• **Text**:
James Kissane - Bear Stearns
Okay, great. And just one last question, the Employee Care pipeline and your sense of the competitive environment out there. I mean, a lot of your competitions have had problems, are they stepping back and kind of looking at their portfolios giving you an opportunity?
Jim Orr
Well, hard to really comment on our competitors. It is a competitive market, because it’s a huge market and it's one where the companies have a real need and are recognizing that need, which is leading to more an outsourcing. Having said that, we do appear to be extremely well positioned and my comments earlier really compared our business model, which is transform and then transfer, which really means sort of design the future state for how HR operate. So, put that in place and then move the business, as opposed to pick it up and try to then run it and move it at the same time. And obviously some of our competitors have struggled with that and to my knowledge we are the most successful at executing the transform and transfer model.
James Kissane - Bear Stearns
Okay, great. Thanks.
Operator
Your next question comes from the line of Peter Jacobson from Kaufman Brothers. Please proceed.
Peter Jacobson - Kaufman Brothers
Thanks, good morning. First, additional point relative to the prior Employee Care guidance, are you still looking to achieve a doubling of revenue in '07 versus '05?
Earl Shanks
Peter, I think, again, to try to specifically as possible quote the words I used in the past, I think, we described as approximately double, and I think we are directionally on exactly that line.
Peter Jacobson - Kaufman Brothers
Okay. And I believe last quarter you provided guidance for 5% year-over-year revenue growth for the business in 2006. Is that still the guidance?
Earl Shanks
Yes. We haven't updated revenue guidance at all, Peter. And again to remind you, I think the words I used were, more than 5% revenue growth.
Peter Jacobson - Kaufman Brothers
Okay. Do you have a number on Cingular as a percentage of total revenue in the quarter?
Earl Shanks
They were at 12.2%, and there is a schedule in the financials where you can see all the details that we put out this morning, but it is 12.2% of the quarter’s revenue.
Peter Jacobson - Kaufman Brothers
Okay. And any updates or changes as far as the Sprint migration schedule?

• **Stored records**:
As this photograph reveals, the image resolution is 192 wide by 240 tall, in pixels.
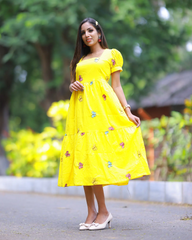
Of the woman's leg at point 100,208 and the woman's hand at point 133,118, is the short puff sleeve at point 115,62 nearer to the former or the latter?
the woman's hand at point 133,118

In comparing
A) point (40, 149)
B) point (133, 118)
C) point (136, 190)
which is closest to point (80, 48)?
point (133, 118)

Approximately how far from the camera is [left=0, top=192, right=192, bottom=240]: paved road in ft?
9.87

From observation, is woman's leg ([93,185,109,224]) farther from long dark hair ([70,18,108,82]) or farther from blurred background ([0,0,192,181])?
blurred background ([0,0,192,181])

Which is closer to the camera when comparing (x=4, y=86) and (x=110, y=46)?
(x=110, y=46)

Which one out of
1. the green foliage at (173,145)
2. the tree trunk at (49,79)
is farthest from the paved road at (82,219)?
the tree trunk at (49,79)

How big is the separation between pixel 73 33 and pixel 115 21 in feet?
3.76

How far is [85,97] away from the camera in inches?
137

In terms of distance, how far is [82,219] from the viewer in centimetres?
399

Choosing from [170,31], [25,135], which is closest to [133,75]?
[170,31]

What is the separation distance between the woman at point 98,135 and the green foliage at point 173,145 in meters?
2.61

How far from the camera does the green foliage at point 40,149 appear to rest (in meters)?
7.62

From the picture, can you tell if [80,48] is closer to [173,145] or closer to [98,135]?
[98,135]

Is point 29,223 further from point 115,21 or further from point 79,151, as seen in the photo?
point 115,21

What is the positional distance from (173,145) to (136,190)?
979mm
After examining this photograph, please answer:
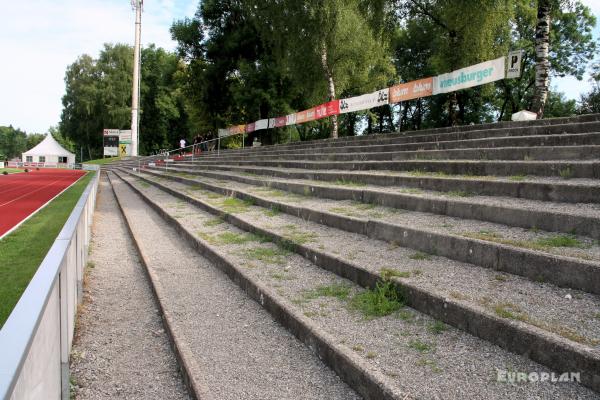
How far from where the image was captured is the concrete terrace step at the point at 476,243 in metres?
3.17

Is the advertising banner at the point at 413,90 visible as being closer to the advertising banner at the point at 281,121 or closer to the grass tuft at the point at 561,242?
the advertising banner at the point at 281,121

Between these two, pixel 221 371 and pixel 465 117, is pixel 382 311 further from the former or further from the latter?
==
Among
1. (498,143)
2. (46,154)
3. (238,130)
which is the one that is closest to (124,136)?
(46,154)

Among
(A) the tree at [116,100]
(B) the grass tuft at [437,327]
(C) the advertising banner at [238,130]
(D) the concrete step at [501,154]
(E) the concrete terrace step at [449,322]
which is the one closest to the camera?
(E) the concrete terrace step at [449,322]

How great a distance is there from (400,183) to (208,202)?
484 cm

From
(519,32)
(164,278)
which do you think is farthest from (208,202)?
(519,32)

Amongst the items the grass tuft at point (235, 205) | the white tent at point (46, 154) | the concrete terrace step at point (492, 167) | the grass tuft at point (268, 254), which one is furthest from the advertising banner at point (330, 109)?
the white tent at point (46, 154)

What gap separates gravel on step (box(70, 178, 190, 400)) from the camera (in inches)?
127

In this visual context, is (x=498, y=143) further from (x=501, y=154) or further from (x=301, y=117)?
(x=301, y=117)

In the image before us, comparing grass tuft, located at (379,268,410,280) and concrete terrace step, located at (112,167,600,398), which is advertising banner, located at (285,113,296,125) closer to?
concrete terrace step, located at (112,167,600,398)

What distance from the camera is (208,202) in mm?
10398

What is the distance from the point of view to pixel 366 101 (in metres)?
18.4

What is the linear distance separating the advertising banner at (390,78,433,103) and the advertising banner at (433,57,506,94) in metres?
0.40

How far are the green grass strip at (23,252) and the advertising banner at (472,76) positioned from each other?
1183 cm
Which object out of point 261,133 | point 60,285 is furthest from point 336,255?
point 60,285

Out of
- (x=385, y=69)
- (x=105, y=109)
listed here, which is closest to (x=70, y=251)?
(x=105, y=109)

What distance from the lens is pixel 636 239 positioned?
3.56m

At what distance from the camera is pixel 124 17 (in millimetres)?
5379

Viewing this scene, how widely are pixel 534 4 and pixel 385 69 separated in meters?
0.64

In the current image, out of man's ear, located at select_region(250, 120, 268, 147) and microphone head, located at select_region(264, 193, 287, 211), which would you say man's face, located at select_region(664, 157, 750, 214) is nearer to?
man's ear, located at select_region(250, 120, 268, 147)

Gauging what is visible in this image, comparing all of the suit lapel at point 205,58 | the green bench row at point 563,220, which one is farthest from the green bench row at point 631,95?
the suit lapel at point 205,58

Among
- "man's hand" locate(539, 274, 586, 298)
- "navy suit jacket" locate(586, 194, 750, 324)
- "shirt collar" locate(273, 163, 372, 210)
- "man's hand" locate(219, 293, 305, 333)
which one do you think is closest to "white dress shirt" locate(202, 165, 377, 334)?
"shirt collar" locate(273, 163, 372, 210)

• **Problems**:
a. Condense the paragraph in the call transcript that begins "Well, hard to really comment on our competitors" into a short bulleted list that keeps its main facts.
b. According to the call transcript, what share of the quarter's revenue came from Cingular?
Answer from the transcript alone.

• **Responses in order**:
a.
- The market is competitive because it is huge, and companies have a real need that they recognize, which is leading to more outsourcing.
- The company appears extremely well positioned because of its "transform and then transfer" business model.
- Under that model, it designs and puts in place the future state of how HR operates and then moves the business, rather than picking it up and trying to run and move it at the same time.
- Some competitors have struggled with that, and the company believes it is the most successful at executing the transform-and-transfer model.

b. Cingular was 12.2% of the quarter's revenue.